The long pauses and agonizingly careful answers held up for the most part when it came to substance—though he did fumble once on whether he supported “containment” against Iran—but Hagel was moving at the pace of a tortoise while some of his harshest critics, like Lindsey Graham, R-S.C., were darting around him like hares.

Graham’s cross-examination was particularly devastating. For all the world Hagel looked like the guilty suspect who is nailed in the final minutes of “Matlock” or “Perry Mason.” Hagel started off badly, and then things got worse, when Graham began by asking him if the nation was at war, and the nominee responded, “I’m sorry, what?” The South Carolina senator hammered Hagel on his previous criticism of the “Jewish lobby’s” influence in Washington—which Hagel had partially taken back—asking the former Nebraska senator if he could “name one person intimidated” by the Israeli lobby. Hagel couldn’t. “I didn’t have in mind a single person,” he said. Graham followed up by asking Hagel if he could name “something that was dumb” that the Israel lobby had forced U.S. legislators to do, and Hagel said he couldn’t say what that was either.

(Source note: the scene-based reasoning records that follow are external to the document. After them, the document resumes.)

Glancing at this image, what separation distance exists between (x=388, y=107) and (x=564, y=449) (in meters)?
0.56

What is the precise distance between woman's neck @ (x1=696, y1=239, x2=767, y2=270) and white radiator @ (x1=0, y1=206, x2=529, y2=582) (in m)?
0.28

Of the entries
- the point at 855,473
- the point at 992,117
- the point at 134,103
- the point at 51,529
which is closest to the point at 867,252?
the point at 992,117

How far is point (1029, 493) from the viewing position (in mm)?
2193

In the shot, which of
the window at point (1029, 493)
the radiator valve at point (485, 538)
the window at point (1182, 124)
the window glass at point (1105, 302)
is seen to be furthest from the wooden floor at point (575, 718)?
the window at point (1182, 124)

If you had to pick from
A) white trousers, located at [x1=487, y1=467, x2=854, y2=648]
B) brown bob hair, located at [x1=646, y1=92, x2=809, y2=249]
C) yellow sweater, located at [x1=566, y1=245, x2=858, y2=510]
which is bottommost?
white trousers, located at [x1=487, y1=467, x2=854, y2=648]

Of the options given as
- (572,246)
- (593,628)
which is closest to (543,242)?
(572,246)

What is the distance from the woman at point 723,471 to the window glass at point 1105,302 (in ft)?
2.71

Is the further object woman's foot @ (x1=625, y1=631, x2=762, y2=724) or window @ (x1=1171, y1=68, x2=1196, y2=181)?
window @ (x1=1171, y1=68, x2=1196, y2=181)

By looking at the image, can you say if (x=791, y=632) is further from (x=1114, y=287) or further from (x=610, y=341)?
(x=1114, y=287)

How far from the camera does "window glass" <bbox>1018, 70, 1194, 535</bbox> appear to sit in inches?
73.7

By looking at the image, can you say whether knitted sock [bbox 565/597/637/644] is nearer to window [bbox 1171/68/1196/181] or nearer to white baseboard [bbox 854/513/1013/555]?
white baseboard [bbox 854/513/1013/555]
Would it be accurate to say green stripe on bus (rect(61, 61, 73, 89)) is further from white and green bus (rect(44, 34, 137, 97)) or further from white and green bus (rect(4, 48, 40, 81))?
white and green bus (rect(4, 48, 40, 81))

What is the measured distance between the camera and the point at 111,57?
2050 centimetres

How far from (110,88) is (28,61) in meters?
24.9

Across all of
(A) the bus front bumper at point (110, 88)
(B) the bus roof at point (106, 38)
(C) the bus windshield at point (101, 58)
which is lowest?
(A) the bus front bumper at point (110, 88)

Graham, dripping contempt, then declared that Hagel’s combined votes over the years—against harsher unilateral sanctions on Iran, against voting Iran’s Revolutionary Guard as a terrorist group, among others—“send the worst possible signal to our enemies and friends at the worst possible time in world history.”

Perhaps one of the worst moments in a fairly bad day for Hagel came when even one of his apparent supporters, the committee chairman, Carl Levin, D-Mich., was forced to restate his position for him after Hagel twice misspoke about a critical issue: whether the Obama administration would accept mere “containment” of Iran’s nuclear program, rather than prevention of it. Hagel, handed a piece of paper, said, “I misspoke and said I supported the president's position on containment. If I said that, I meant to say we don't have a position on containment," Hagel said. That’s when Levin interjected: "We do have a position on containment, and that is we do not favor containment."

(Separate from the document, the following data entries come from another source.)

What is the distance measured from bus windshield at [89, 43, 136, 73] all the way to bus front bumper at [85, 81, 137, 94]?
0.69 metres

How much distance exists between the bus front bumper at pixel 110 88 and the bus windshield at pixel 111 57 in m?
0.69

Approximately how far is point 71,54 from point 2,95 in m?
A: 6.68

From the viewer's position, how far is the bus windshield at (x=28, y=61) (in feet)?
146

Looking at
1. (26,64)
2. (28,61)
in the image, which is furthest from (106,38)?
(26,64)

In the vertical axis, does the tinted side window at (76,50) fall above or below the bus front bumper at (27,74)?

Not good. Hagel’s biggest problem was that many of his past positions were well-thought-out, but he was not given much of a chance to explain them, and he rarely seized the moment to do so aggressively. The issue of whether to designate Iran's Revolutionary Guard terrorists in 2007 was an important one, and Hagel and other senators such as Jim Webb, D-Va., had justifiable concerns. Webb’s suspicions, which Hagel agreed with, was that the Bush administration might use the designation to justify military action without Congress’ approval.

“Those who regret their vote five years ago to authorize military action in Iraq should think hard before supporting this approach,” Webb said. Hagel was one of those regretful senators. And at the time the Iranian government was a legitimately elected one (albeit within the constraints of the religious state) and it was, as it still is, a member of the U.N. “I think Jim Webb’s argument was a strong argument,” Hagel said Thursday “we have never designated part of a government as a terrorist organization.” It would have been, he said, “tantamount to giving the president authority to take military action.”

But it may not have been enough. Hagel’s not very good at expressing regret. The fact is, despite having firmed up his opposition to Iran's nuclear program and emphasized his strong support of Israel over the years, he still thinks he was right on most of those past votes. And he may well have been. And that’s going to cost him quite a few votes this time around.